On ne saurait cependant exclure certaines situations où la vaccination est tout simplement exigée pour permettre à l’employé de remplir son cahier des charges. Ainsi peut-il par exemple en aller d’un employé devant régulièrement voyager et qui refuserait de se faire vacciner ou de faire connaître son statut à ce sujet alors que la vaccination est une condition sine qua non pour se rendre dans le pays concerné.
En ce cas, un tel refus reviendrait au final à rendre impossible, à mon sens par la faute de l’employé tant l’atteinte à sa liberté personnelle semble ténue et justifiable, l’exécution de ses obligations. Un tel refus pourrait ainsi, au final, aboutir à une résiliation des rapports de travail.
D’ici quelques jours, nous serons tous en mesure de disposer d’un certificat COVID. Gageons que, compte tenu des avantages qu’il présentera, son succès est garanti.
S’il souhaitait établir un protocole sanitaire garantissant la sécurité de son environnement de travail, un employeur aurait à notre avis deux options parmi d’autres :
Permettre tout d’abord aux employés de présenter leur certificat COVID une fois pour toute (ou du moins aussi longtemps que les effets de la vaccination se font sentir) et, en cas de refus, se soumettre au protocole mis en place par l’employeur, assurément plus contraignant pour l’individu.
Alternativement, l’employeur pourrait essayer de lancer un modeste protocole de questions lors du retour sur site de chaque employé, leur demandant par exemple (1) s’ils se font fait vacciner, (2) s’ils envisagent de le faire, tout en leur donnant la possibilité (3) s’ils ne souhaitent pas répondre. La question de savoir si un tel questionnaire devrait être fait sur une base anonyme ou non dépend de l’objectif visé et doit être apprécié au cas par cas.

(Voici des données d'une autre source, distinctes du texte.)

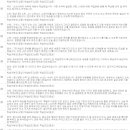 장유고등학교 이미지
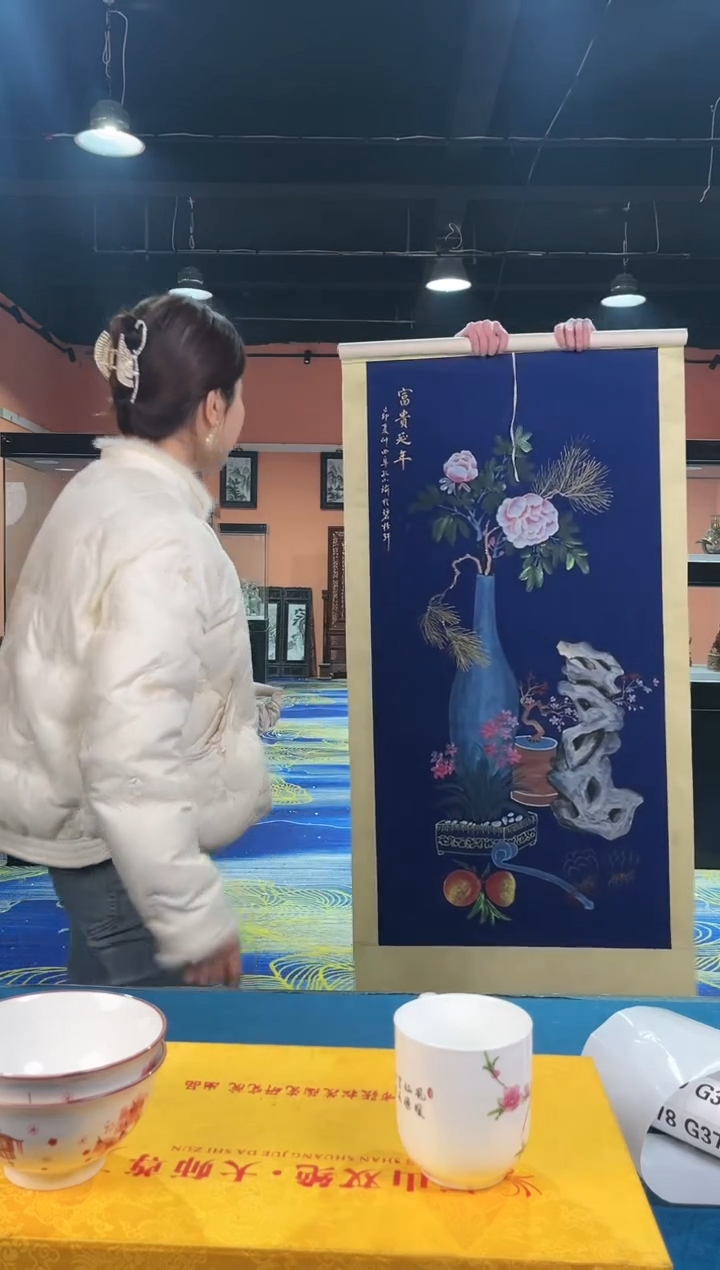 【闪购商品】陶瓷G367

Quel que soit le choix retenu, il incombe à l’employeur d’informer les employés du protocole mis en place, des objectifs poursuivis par ce protocole (assurer la sécurité de l’environnement de travail dans l’intérêt de chacun), des personnes ayant accès à ces informations (qui devraient être limitées au strict nécessaire), de leur endroit de stockage et de leur durée de conservation (aussi longtemps que des mesures de restriction imposent à aux employeurs la prise de certaines mesures de protection compte tenu de l’évolution de la pandémie).
En conclusion, voilà une thématique où l’adage « poser la question c’est y répondre » ne trouve pas sa place.

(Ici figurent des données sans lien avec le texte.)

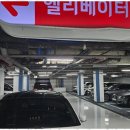 우리로행정사사무소 이미지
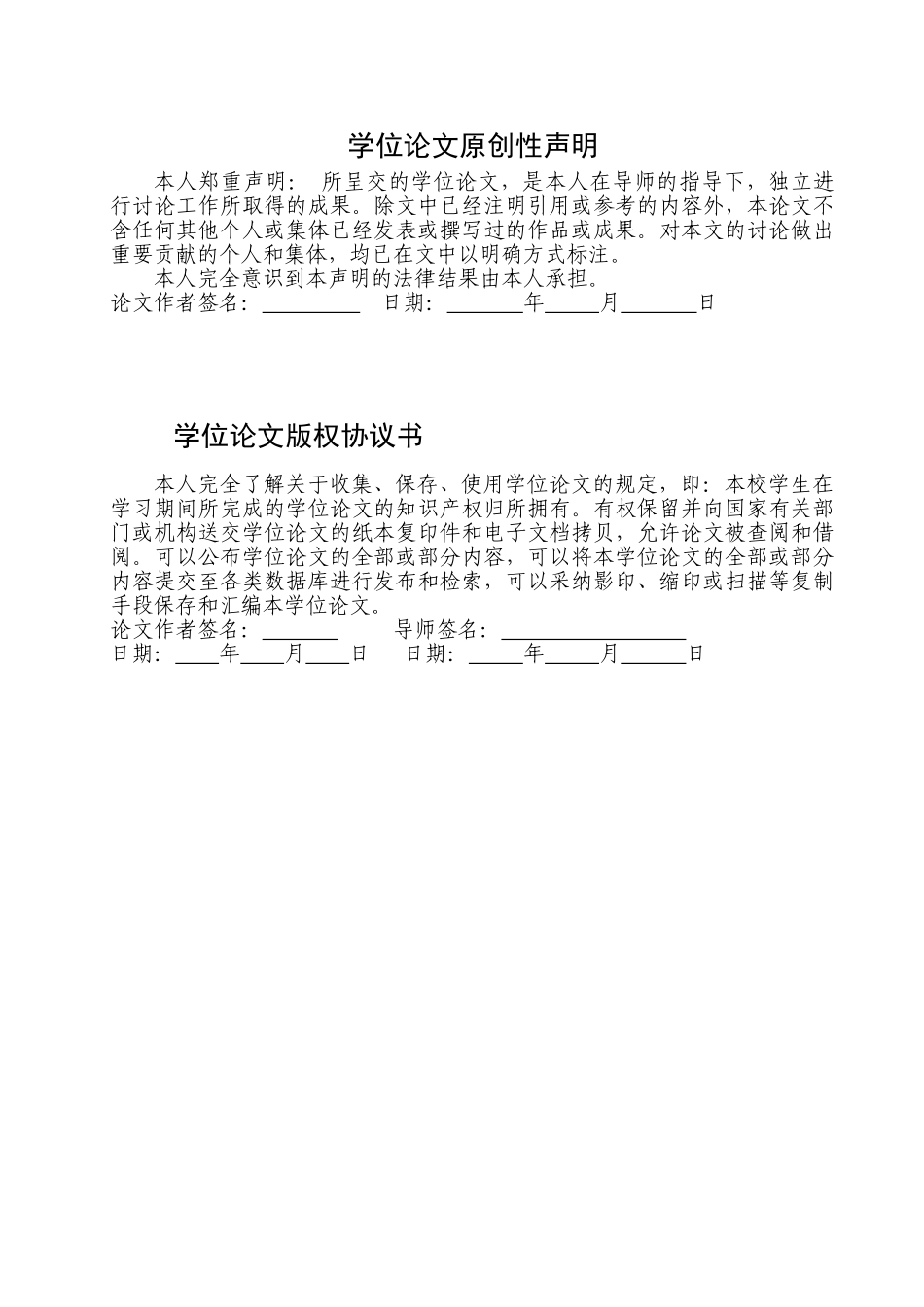 车床进给系统的数控化改造_第2页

S’il est loisible à l’employeur d’interroger ses employés quant à leur état de vaccination, il ne peut, sauf cas particulier, les obliger à répondre. Pour cette raison, il doit prévoir des protocoles alternatifs pour garantir la sécurité de son environnement de travail.

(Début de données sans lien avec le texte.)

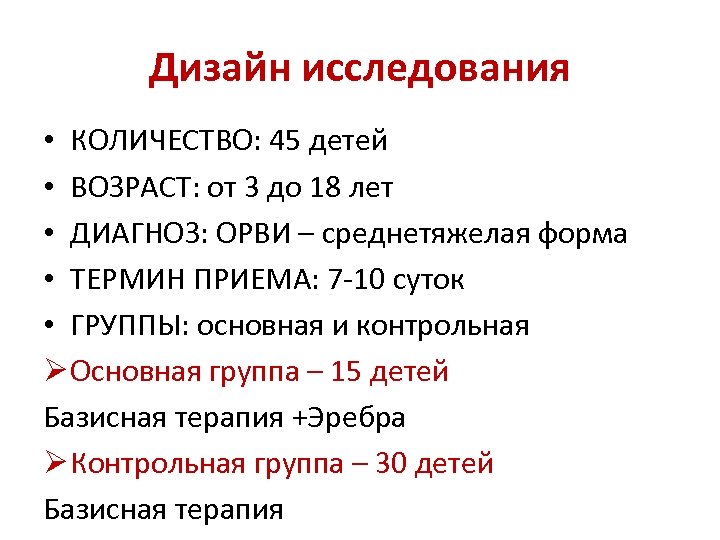Дизайн исследования • КОЛИЧЕСТВО: 45 детей • ВОЗРАСТ: от 3 до 18 лет •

A supposer que l’état de vaccination de l’employé soit l’une des alternatives possibles, l’employeur doit alors mettre en place un protocole pour s’assurer du respect des exigences à poser en matière de protection des données, notamment quant aux informations devant être communiquées aux employés, libre à eux ensuite de communiquer une telle information ou de se soumettre au protocole alternatif mis en place.